In parallel, hospital-specific ICRA protocols control dust, airflow, and noise. Before any panel is opened or conduits are cut, the project ICRA matrix (ASHE ICRA 2.0 or facility standard) defines containment class, negative air requirements, HEPA filtration, anterooms, tack mats, and clean/dirty pathways. Penetrations are sealed with firestop systems rated to the assembly. All debris handling follows ICRA housekeeping checkpoints and terminal cleaning is verified prior to area turnover. Where silica or other particulates may be generated, respiratory protection follows OSHA 1910.134 and ICRA dictates wet methods, HEPA shrouded tools, and daily environmental monitoring.

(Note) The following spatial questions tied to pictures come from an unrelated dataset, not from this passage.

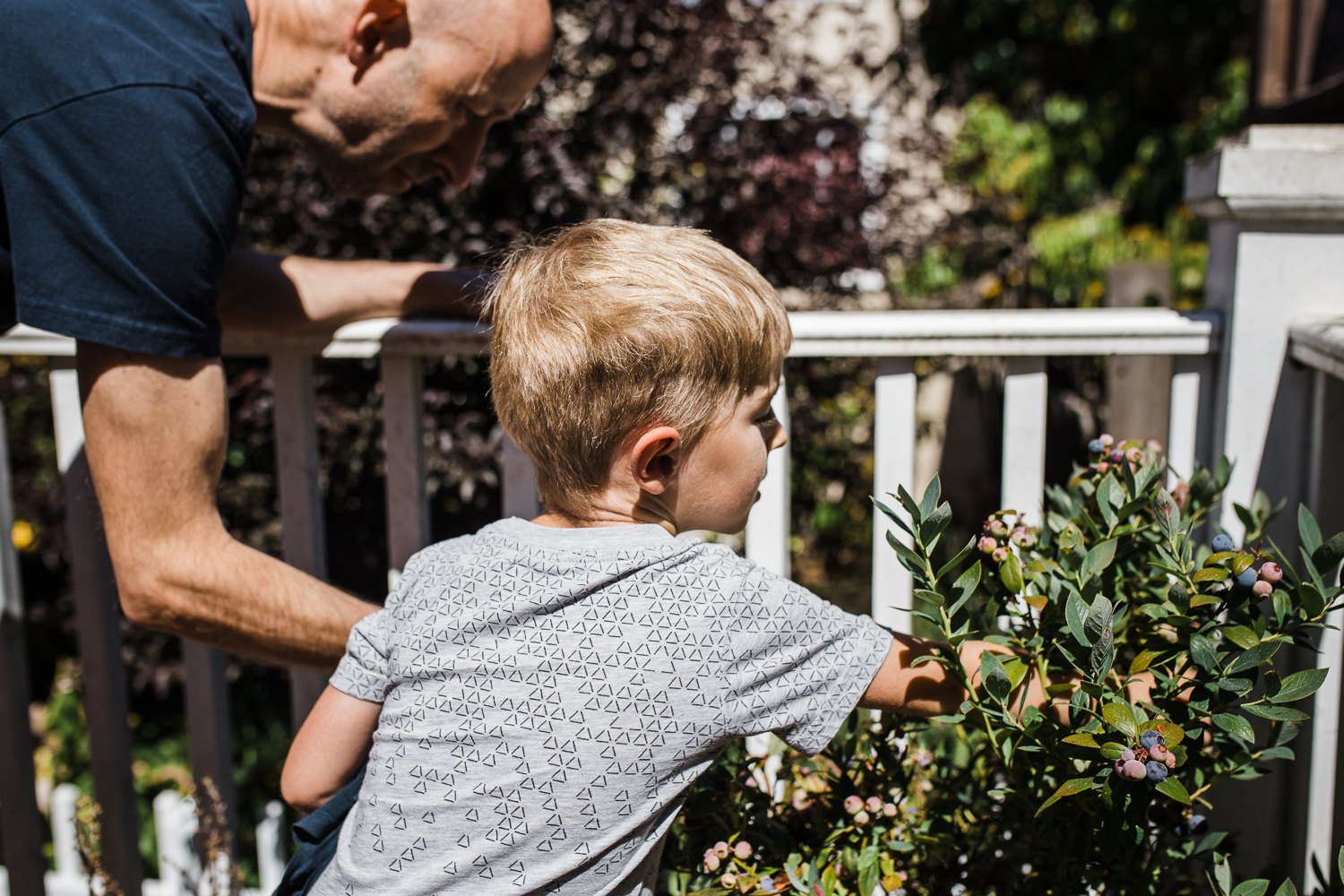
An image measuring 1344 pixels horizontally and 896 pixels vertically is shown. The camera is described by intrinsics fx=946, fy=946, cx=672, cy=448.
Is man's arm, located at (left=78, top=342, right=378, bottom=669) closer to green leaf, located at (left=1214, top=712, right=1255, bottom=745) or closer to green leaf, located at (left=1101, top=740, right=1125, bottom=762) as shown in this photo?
green leaf, located at (left=1101, top=740, right=1125, bottom=762)

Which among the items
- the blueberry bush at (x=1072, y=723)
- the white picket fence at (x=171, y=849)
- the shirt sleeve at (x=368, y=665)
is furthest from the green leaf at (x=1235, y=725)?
the white picket fence at (x=171, y=849)

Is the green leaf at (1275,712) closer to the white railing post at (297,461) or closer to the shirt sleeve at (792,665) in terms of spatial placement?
the shirt sleeve at (792,665)

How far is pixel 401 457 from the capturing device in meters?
1.71

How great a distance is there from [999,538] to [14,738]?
73.0 inches

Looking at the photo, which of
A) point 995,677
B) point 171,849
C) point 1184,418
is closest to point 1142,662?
point 995,677

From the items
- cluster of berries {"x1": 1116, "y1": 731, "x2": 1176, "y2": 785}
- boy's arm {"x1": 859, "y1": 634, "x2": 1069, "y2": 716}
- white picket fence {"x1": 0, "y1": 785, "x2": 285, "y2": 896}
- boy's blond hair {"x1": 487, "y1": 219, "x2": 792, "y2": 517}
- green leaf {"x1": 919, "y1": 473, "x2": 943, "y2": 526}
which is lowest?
white picket fence {"x1": 0, "y1": 785, "x2": 285, "y2": 896}

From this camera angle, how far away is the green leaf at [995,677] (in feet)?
3.27

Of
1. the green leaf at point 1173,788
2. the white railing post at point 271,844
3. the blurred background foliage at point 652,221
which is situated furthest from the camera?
the blurred background foliage at point 652,221

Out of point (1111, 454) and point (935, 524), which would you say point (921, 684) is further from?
point (1111, 454)

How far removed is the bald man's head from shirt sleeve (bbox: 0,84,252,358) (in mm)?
373

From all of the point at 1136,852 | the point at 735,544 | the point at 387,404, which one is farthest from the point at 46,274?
the point at 735,544

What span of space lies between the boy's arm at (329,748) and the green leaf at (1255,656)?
3.21 ft

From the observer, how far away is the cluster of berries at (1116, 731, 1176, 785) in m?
0.88

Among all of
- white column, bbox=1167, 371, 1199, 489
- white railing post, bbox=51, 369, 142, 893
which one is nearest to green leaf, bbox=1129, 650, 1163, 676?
white column, bbox=1167, 371, 1199, 489
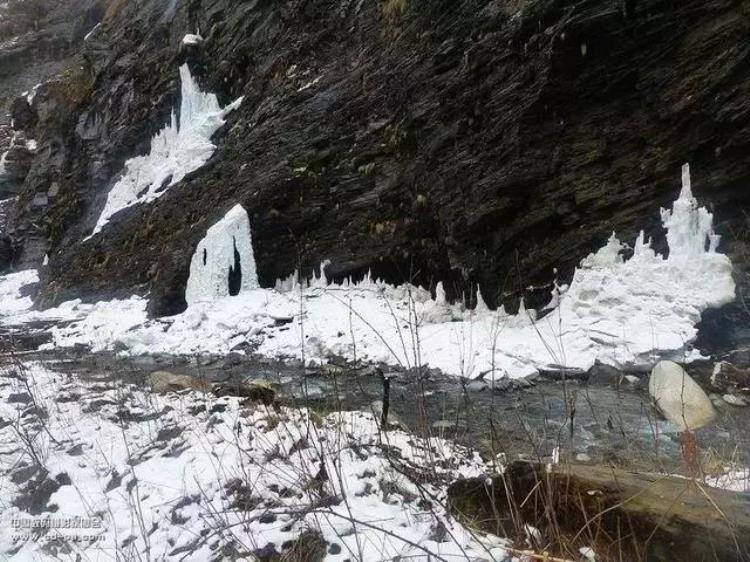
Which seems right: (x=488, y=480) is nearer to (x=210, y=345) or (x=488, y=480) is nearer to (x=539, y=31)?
(x=539, y=31)

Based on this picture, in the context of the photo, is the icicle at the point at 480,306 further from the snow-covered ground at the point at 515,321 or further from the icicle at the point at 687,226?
the icicle at the point at 687,226

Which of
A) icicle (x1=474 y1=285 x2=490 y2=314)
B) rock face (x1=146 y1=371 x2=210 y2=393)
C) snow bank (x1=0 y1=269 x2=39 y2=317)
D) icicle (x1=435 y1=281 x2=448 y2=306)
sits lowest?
rock face (x1=146 y1=371 x2=210 y2=393)

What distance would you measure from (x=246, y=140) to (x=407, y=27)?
5289mm

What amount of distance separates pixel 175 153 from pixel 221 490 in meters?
15.0

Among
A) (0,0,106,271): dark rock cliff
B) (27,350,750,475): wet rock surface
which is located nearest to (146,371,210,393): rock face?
(27,350,750,475): wet rock surface

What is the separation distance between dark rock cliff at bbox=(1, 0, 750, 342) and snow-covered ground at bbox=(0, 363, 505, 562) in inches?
134

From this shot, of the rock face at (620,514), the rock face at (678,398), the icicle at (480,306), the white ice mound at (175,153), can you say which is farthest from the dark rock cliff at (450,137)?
the rock face at (620,514)

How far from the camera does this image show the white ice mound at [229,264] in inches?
449

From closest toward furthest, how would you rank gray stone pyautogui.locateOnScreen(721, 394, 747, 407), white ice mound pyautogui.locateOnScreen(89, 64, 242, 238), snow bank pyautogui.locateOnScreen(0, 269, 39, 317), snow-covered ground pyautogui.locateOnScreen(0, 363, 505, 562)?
snow-covered ground pyautogui.locateOnScreen(0, 363, 505, 562) → gray stone pyautogui.locateOnScreen(721, 394, 747, 407) → white ice mound pyautogui.locateOnScreen(89, 64, 242, 238) → snow bank pyautogui.locateOnScreen(0, 269, 39, 317)

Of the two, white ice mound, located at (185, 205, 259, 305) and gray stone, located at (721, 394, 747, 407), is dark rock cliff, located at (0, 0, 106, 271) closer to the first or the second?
white ice mound, located at (185, 205, 259, 305)

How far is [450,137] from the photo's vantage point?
29.0ft

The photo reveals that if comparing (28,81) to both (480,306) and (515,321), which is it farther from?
(515,321)

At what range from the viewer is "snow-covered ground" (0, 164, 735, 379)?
5.80 m

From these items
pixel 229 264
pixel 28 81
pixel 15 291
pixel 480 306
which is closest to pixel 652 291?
pixel 480 306
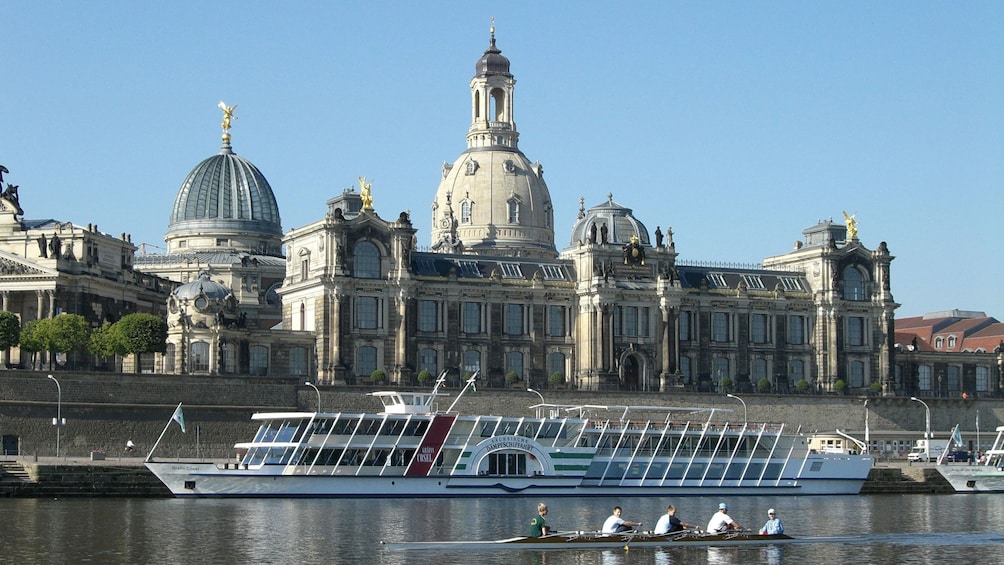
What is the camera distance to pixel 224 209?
170 metres

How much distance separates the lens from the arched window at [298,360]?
13062 centimetres

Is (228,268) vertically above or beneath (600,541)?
above

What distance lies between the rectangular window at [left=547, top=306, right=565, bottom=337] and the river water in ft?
124

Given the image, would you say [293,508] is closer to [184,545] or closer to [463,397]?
[184,545]

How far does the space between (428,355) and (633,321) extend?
16251 mm

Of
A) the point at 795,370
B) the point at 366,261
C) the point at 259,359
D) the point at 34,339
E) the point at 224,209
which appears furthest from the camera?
the point at 224,209

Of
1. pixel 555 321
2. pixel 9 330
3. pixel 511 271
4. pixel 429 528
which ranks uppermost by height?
pixel 511 271

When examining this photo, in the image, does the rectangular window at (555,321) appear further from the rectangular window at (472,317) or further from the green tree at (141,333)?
the green tree at (141,333)

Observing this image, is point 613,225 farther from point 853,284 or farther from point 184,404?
point 184,404

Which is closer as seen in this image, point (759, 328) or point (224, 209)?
point (759, 328)

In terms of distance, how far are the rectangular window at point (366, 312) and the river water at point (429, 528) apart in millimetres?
35814

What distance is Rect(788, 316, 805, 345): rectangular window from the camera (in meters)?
146

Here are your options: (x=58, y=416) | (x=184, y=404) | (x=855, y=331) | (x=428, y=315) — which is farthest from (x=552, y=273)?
(x=58, y=416)

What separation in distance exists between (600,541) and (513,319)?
6910 cm
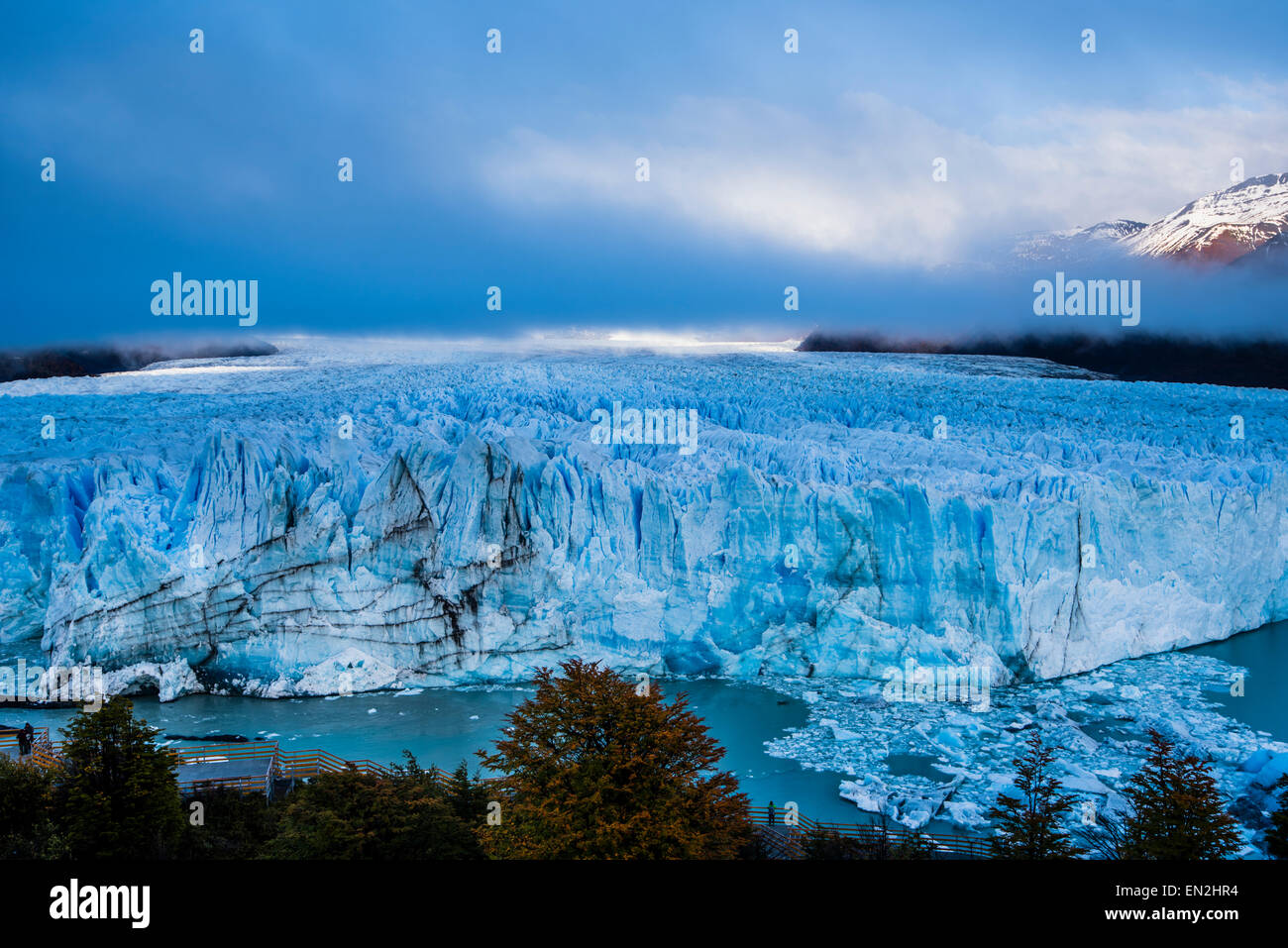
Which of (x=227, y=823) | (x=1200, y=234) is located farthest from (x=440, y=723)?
(x=1200, y=234)

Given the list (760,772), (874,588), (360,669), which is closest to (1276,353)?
(874,588)

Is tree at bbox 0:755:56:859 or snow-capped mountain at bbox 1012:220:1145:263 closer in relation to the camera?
tree at bbox 0:755:56:859

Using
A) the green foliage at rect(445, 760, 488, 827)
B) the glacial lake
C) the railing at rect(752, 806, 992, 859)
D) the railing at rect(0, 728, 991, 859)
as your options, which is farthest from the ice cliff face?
the green foliage at rect(445, 760, 488, 827)

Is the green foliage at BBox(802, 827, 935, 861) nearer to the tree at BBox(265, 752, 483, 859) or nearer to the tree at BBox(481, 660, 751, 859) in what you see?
the tree at BBox(481, 660, 751, 859)

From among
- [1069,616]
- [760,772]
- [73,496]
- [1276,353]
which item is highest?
[1276,353]

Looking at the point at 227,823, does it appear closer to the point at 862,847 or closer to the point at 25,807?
the point at 25,807

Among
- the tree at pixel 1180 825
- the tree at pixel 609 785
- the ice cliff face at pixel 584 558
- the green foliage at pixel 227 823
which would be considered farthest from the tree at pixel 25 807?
the tree at pixel 1180 825

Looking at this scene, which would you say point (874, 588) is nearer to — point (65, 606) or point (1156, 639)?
point (1156, 639)
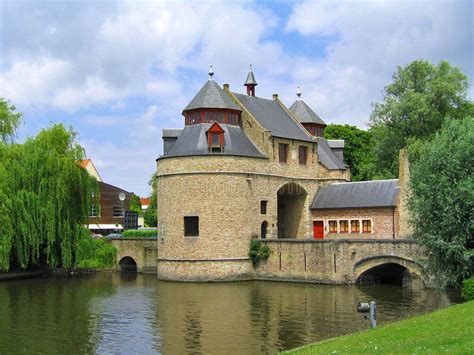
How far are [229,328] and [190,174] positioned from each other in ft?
47.8

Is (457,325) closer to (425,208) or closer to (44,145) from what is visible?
(425,208)

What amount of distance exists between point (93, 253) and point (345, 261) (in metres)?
16.2

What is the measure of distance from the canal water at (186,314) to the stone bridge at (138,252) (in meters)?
5.78

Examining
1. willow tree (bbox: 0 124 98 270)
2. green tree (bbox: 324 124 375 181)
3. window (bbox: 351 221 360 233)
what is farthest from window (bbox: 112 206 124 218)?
window (bbox: 351 221 360 233)

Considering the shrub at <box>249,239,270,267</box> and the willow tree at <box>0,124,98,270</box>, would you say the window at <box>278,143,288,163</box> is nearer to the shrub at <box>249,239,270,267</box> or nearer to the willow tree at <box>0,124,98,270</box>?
the shrub at <box>249,239,270,267</box>

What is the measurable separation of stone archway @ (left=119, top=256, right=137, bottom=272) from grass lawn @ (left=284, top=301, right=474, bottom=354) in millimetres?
27791

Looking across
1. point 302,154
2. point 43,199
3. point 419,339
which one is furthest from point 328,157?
point 419,339

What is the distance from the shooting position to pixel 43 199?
35.8 metres

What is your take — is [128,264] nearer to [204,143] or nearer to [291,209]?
[291,209]

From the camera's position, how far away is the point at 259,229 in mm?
35594

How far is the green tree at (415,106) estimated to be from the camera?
43406 millimetres

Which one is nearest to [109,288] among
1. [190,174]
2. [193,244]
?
[193,244]

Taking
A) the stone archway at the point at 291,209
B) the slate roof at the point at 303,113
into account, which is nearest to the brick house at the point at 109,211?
the slate roof at the point at 303,113

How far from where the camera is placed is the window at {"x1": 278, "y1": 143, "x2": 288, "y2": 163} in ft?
123
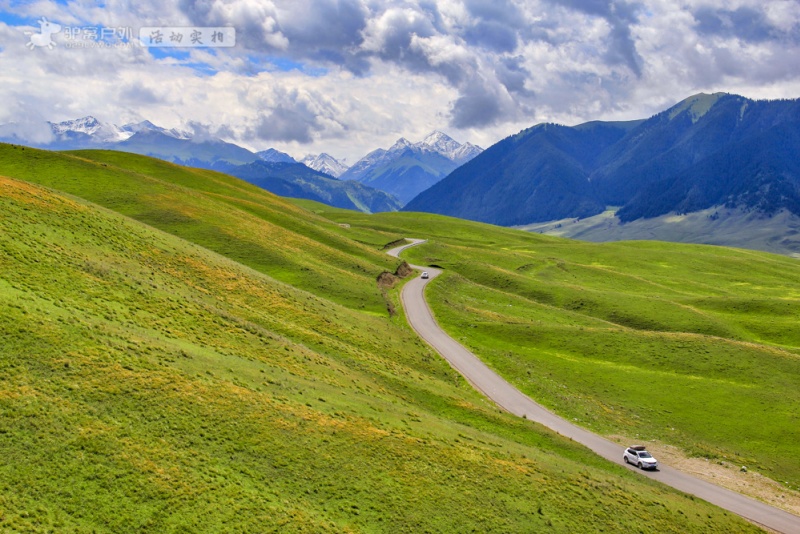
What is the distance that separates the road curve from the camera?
133 ft

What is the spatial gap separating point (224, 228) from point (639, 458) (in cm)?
7450

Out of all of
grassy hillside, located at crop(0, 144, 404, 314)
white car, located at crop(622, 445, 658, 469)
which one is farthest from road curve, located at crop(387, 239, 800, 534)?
grassy hillside, located at crop(0, 144, 404, 314)

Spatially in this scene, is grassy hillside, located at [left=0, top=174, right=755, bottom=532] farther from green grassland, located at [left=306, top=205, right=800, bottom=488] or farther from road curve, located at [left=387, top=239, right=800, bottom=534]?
green grassland, located at [left=306, top=205, right=800, bottom=488]

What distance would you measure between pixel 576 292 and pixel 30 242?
3568 inches

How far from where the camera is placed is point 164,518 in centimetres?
2245

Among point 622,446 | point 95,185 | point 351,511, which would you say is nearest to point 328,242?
point 95,185

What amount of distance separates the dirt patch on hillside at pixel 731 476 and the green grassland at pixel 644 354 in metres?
1.60

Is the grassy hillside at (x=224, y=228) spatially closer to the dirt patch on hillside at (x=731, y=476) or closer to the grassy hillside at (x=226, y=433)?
the grassy hillside at (x=226, y=433)

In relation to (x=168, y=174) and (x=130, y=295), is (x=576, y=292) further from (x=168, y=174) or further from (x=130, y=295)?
(x=168, y=174)

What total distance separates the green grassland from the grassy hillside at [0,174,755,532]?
14.8m

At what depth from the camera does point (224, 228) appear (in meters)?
93.1

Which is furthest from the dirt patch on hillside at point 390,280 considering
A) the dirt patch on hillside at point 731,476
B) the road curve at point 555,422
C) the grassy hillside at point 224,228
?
the dirt patch on hillside at point 731,476

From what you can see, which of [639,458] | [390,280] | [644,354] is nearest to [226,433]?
[639,458]

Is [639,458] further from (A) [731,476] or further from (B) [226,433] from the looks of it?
(B) [226,433]
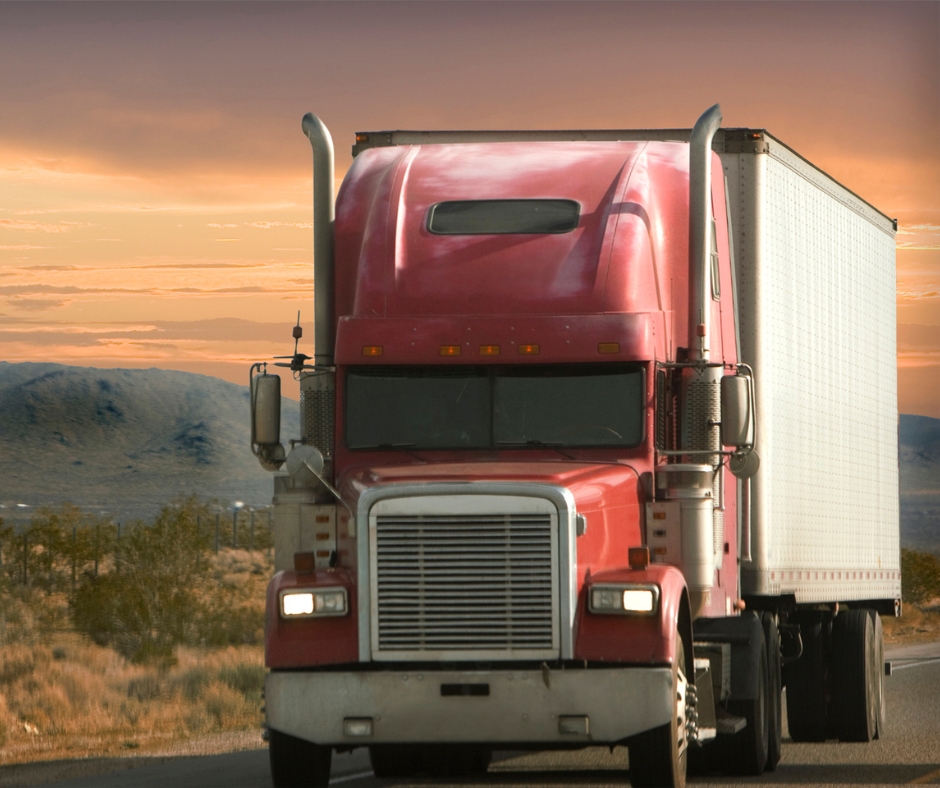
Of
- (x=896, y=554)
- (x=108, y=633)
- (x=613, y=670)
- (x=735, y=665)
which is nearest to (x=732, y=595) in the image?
(x=735, y=665)

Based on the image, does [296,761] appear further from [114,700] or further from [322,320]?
[114,700]

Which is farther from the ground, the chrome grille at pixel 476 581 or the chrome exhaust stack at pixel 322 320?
the chrome exhaust stack at pixel 322 320

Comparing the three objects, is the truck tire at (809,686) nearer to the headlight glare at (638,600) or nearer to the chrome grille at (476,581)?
the headlight glare at (638,600)

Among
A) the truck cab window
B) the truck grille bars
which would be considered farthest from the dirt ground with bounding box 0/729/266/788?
the truck cab window

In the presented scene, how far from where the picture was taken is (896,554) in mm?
20078

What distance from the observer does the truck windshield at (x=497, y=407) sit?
11.7m

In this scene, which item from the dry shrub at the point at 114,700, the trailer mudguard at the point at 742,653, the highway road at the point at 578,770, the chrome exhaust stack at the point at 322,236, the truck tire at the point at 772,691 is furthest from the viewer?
the dry shrub at the point at 114,700

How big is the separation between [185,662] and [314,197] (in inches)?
735

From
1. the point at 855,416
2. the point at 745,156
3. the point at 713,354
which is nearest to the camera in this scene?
the point at 713,354

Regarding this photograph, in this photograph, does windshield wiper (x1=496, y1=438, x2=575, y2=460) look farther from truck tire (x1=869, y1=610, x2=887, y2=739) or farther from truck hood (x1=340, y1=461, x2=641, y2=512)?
truck tire (x1=869, y1=610, x2=887, y2=739)

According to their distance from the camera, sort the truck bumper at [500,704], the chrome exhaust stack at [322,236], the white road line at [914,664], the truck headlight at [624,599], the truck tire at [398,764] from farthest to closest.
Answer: the white road line at [914,664]
the truck tire at [398,764]
the chrome exhaust stack at [322,236]
the truck headlight at [624,599]
the truck bumper at [500,704]

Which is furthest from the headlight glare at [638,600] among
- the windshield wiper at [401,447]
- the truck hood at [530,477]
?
the windshield wiper at [401,447]

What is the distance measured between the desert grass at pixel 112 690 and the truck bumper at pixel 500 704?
7382 millimetres

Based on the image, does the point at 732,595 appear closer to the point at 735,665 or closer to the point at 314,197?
the point at 735,665
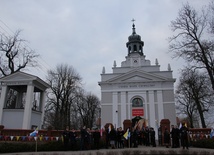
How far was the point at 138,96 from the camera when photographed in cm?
3525

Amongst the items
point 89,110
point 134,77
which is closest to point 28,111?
point 134,77

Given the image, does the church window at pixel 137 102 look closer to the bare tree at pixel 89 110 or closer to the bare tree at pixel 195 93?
the bare tree at pixel 195 93

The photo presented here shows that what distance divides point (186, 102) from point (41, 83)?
2878 centimetres

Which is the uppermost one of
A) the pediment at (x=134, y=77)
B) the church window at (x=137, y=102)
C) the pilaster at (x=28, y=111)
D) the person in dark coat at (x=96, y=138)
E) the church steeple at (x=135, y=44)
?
the church steeple at (x=135, y=44)

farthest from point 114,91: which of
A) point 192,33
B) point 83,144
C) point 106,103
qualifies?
point 83,144

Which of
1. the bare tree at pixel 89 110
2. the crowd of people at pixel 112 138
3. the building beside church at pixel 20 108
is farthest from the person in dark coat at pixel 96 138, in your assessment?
the bare tree at pixel 89 110

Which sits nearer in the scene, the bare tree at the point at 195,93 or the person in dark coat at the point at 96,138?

A professional circuit breaker buyer with hospital experience streamlines this process and reduces risk. Their in-house, NFPA 70E–qualified technicians and riggers coordinate MOPs with Facilities, Clinical Engineering, and Infection Prevention; stage temporary power (cam-lock tap boxes, roll-up switchboards, or temporary ATS) to minimize outages; and provide full LOTO plans, Job Safety Analyses (JSA), and pre-task briefings. During removal, they de-energize, torque-verify per OEM specs, extract frames and draws, and protect assets for resale—crating Masterpact NW08H3, WL 3200 A frames, or EntelliGuard G 4000 A buckets with impact-resistant packaging and serialized chain-of-custody. Hazardous and universal wastes (e.g., mercury thermostats, old PCB-suspect capacitors, batteries) are segregated for compliant disposal.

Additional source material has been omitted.